══ THE RECORDS ══

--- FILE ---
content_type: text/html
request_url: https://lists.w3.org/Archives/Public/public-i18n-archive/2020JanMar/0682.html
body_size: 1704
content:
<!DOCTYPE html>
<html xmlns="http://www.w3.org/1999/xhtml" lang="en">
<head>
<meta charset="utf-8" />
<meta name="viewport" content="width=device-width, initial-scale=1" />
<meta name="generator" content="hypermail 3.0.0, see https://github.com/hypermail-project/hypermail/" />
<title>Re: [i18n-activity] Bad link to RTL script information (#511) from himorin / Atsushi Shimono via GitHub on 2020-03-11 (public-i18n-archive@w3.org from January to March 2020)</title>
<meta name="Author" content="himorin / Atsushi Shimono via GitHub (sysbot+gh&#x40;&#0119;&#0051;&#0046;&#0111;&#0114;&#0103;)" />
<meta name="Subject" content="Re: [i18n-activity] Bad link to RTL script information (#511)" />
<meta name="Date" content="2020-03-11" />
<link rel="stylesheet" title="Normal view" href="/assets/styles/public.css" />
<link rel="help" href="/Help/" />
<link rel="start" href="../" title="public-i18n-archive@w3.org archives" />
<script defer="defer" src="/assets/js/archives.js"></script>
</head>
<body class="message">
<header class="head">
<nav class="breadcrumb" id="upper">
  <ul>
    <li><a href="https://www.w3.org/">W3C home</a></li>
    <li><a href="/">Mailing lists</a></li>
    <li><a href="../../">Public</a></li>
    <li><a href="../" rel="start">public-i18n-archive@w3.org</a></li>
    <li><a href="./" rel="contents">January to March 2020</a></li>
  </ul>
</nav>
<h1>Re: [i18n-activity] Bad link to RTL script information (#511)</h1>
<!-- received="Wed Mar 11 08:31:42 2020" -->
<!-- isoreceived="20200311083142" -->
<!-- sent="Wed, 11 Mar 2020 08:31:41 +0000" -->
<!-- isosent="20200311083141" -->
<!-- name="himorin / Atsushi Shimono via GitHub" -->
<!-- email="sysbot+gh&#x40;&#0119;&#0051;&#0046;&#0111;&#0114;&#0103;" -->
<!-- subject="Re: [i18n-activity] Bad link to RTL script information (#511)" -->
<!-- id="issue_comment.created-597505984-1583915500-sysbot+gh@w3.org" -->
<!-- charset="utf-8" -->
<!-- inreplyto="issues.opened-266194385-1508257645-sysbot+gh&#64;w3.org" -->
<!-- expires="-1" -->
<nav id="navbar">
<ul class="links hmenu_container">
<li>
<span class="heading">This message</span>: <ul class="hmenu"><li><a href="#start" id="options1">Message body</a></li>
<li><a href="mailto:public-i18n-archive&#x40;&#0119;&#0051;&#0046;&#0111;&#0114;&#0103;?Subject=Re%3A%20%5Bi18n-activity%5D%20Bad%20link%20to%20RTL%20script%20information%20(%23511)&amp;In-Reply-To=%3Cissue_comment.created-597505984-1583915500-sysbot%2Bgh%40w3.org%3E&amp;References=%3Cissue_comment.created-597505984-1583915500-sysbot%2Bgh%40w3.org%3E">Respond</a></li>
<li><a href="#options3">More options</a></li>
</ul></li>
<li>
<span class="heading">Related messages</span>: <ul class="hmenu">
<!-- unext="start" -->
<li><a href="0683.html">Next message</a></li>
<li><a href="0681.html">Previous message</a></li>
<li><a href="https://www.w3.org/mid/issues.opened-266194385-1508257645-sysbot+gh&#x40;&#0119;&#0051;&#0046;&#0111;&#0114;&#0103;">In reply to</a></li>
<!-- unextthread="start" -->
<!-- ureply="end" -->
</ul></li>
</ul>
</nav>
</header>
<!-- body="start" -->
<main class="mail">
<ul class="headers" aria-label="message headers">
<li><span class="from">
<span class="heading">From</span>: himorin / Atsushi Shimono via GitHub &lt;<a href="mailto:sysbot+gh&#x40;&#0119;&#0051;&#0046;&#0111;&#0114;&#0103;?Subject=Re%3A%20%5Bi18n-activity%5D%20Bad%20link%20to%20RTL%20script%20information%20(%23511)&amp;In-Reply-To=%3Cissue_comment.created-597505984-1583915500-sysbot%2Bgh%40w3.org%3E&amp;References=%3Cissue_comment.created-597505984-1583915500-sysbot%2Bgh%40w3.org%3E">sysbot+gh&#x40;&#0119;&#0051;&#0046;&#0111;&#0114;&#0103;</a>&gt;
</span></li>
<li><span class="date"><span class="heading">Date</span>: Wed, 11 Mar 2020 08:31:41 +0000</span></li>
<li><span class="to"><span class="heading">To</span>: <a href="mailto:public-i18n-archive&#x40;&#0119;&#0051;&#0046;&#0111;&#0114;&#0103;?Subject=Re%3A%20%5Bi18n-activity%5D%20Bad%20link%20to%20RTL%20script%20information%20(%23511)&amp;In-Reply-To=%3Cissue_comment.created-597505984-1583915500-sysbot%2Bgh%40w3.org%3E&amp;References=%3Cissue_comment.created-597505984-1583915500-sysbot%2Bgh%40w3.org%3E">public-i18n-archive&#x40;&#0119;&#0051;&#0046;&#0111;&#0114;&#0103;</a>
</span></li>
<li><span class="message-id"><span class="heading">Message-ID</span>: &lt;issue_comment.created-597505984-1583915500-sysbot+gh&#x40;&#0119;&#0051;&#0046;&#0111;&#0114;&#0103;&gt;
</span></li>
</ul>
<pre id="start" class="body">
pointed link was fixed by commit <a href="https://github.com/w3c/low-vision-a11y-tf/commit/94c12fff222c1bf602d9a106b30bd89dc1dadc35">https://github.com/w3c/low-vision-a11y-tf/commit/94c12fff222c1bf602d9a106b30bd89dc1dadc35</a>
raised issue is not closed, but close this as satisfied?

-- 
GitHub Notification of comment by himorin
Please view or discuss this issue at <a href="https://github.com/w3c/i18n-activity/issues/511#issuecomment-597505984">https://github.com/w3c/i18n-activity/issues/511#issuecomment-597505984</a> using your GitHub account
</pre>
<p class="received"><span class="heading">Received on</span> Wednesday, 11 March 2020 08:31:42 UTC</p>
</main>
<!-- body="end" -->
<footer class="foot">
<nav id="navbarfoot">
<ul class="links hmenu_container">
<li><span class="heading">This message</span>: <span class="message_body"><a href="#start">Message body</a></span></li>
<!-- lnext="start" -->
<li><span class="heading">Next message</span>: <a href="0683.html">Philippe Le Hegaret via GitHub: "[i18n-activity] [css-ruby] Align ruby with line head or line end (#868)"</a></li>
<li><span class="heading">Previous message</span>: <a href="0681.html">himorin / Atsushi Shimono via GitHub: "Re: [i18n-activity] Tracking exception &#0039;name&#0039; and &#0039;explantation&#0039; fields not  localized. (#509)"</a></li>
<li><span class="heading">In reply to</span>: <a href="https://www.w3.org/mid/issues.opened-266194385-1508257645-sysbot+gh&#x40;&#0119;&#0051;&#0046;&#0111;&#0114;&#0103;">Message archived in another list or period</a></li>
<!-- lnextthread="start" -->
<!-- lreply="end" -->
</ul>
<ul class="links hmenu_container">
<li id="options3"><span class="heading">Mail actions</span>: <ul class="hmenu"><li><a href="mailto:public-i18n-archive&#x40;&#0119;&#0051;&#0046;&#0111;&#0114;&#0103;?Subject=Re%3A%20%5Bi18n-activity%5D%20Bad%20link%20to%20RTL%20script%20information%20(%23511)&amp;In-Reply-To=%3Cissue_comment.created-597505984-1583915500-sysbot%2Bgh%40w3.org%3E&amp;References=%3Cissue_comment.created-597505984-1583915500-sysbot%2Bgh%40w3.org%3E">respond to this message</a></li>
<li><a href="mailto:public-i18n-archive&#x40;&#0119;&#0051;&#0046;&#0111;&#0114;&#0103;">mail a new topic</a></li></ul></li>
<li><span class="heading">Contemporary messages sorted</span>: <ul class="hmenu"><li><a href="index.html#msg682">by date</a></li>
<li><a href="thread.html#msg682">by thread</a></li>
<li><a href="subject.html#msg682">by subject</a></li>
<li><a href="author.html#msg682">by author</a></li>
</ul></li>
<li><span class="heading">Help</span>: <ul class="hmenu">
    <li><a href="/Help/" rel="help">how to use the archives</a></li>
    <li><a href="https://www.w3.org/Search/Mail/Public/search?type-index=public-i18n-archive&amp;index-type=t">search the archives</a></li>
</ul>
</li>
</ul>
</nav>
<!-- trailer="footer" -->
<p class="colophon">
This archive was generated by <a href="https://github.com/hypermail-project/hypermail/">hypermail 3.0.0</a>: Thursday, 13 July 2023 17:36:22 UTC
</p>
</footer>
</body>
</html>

═══
══ THE RECORDS ══

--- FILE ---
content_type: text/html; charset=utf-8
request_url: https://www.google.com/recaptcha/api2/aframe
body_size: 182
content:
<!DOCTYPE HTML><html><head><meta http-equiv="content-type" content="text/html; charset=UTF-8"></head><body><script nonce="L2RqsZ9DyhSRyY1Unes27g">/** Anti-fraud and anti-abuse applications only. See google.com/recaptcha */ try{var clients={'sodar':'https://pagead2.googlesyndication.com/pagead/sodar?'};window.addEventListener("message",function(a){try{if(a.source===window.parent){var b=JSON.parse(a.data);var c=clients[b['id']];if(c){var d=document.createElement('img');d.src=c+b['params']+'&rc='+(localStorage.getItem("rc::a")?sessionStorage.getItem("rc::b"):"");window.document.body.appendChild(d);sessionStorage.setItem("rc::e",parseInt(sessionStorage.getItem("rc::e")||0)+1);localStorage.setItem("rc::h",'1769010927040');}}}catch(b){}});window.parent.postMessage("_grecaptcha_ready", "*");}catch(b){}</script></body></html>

═══

-- WHAT IS BEING ASKED --
Return all lines of the data in which the string "January" appears.

-- ANSWER SPACE --
<title>Re: [i18n-activity] Bad link to RTL script information (#511) from himorin / Atsushi Shimono via GitHub on 2020-03-11 (public-i18n-archive@w3.org from January to March 2020)</title>
    <li><a href="./" rel="contents">January to March 2020</a></li>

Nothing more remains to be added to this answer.